Exercise » Every entry below needs to be printed again exactly, with its pictures left out.

Provided data »
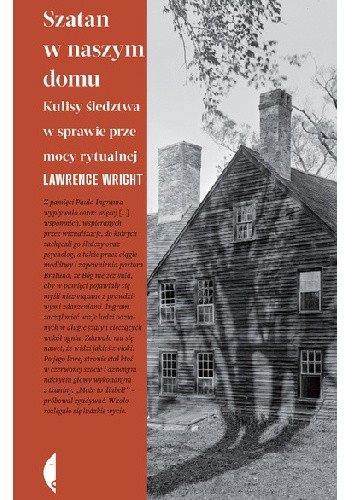 Okładka książki Szatan w naszym domu. Kulisy śledztwa w sprawie przemocy rytualnej Lawrence Wright
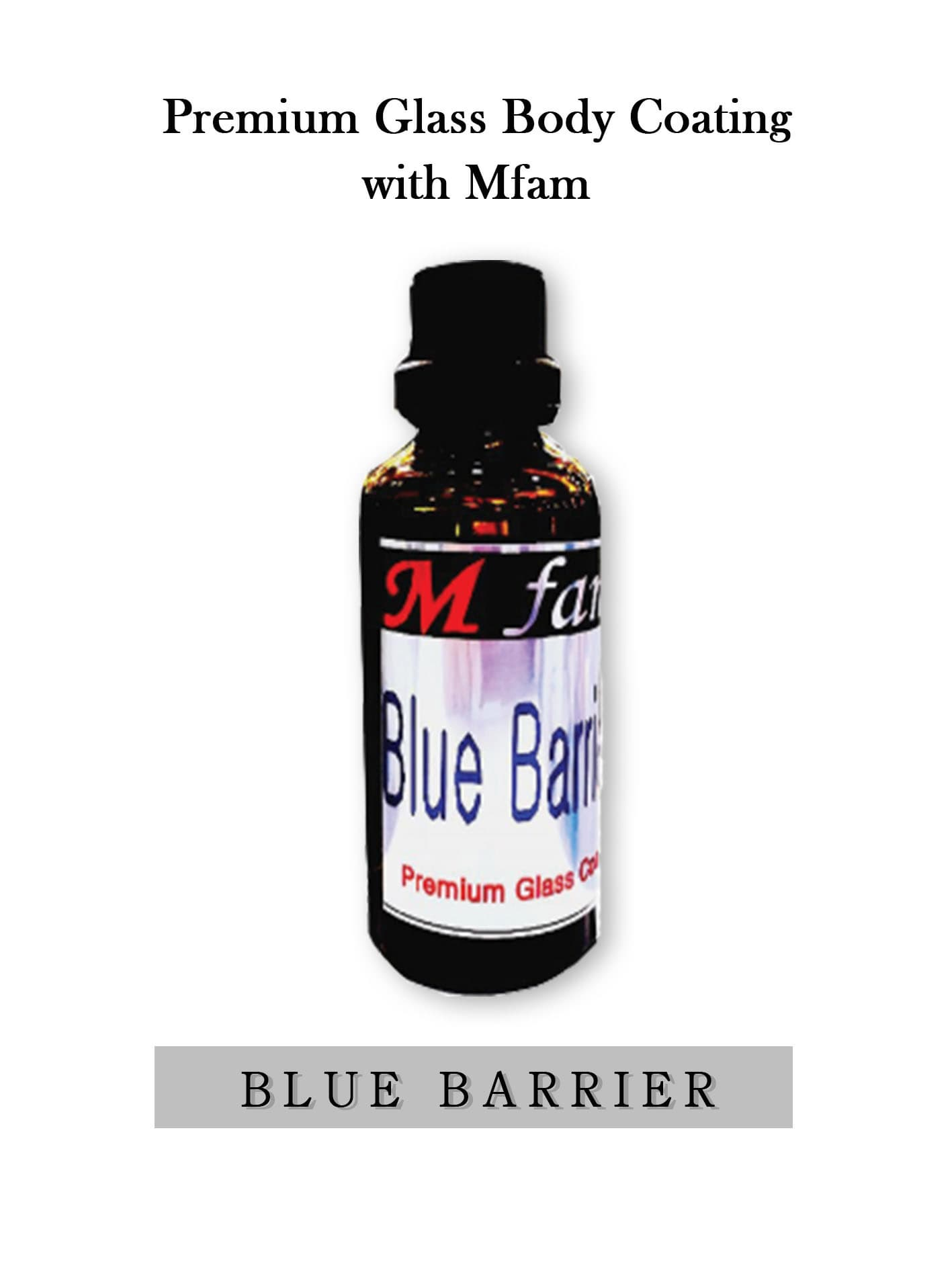 Glass Body Coating Blue Barrier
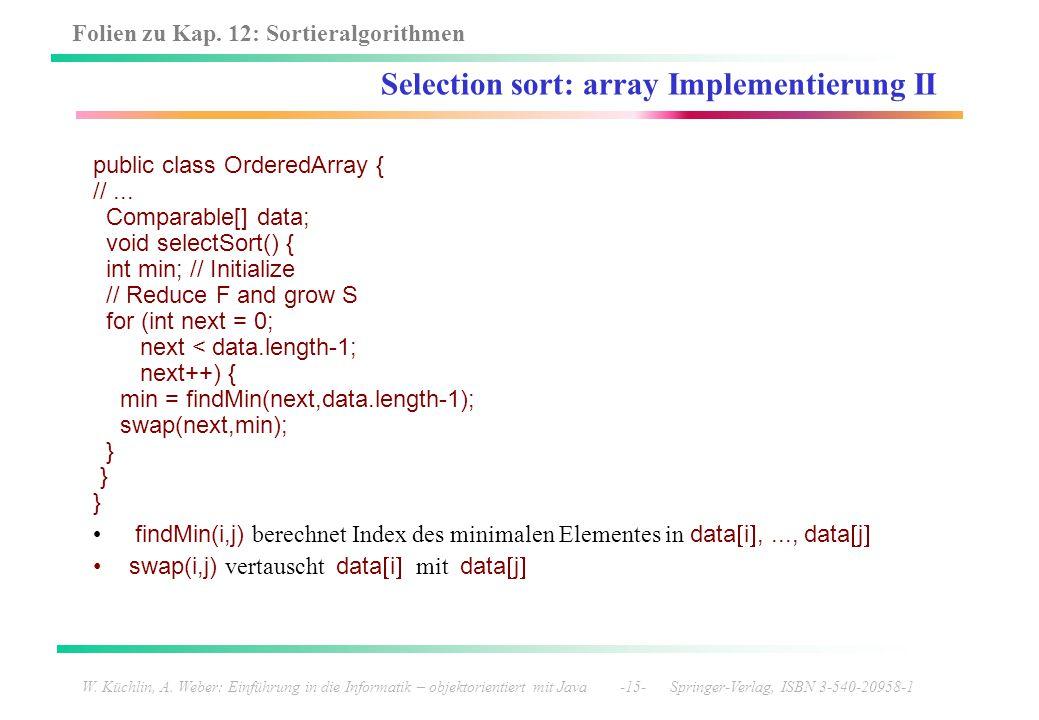 Folien zu Kap. 12: Sortieralgorithmen W. Küchlin, A. Weber: Einführung in die Informatik – objektorientiert mit Java -15- Springer-Verlag, ISBN 3-540-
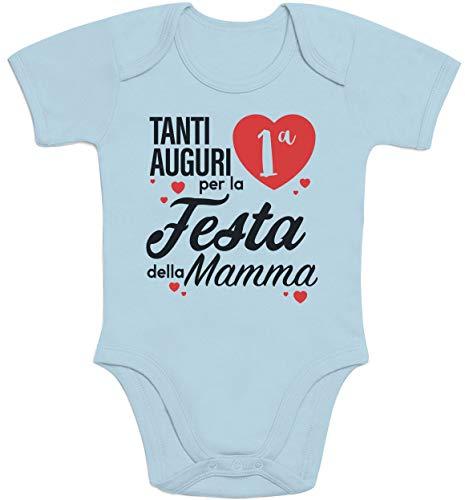 Tanti Auguri per la Prima Festa della Mamma Body Neonato Manica Corta 0-3 Mesi Celeste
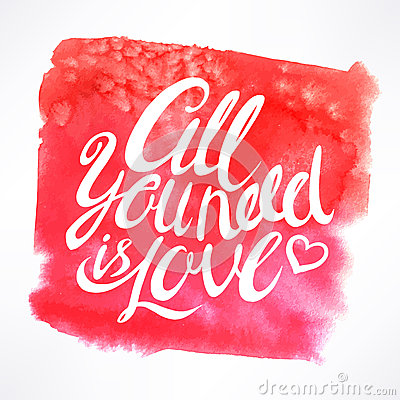 Free All You Need Is Love Royalty Free Stock Photos - 56046638
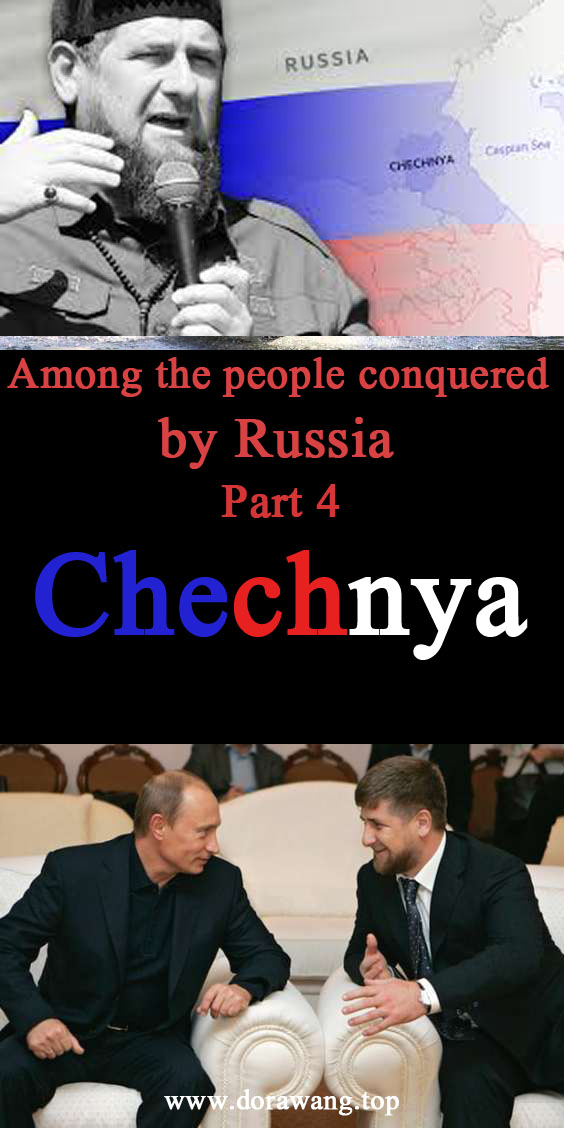 Among the people conquered by russia chechnya part 4 – A new Chechnya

Output below »
 Okładka książki Szatan w naszym domu. Kulisy śledztwa w sprawie przemocy rytualnej Lawrence Wright
 Glass Body Coating Blue Barrier
 Folien zu Kap. 12: Sortieralgorithmen W. Küchlin, A. Weber: Einführung in die Informatik – objektorientiert mit Java -15- Springer-Verlag, ISBN 3-540-
 Tanti Auguri per la Prima Festa della Mamma Body Neonato Manica Corta 0-3 Mesi Celeste
 Free All You Need Is Love Royalty Free Stock Photos - 56046638
 Among the people conquered by russia chechnya part 4 – A new Chechnya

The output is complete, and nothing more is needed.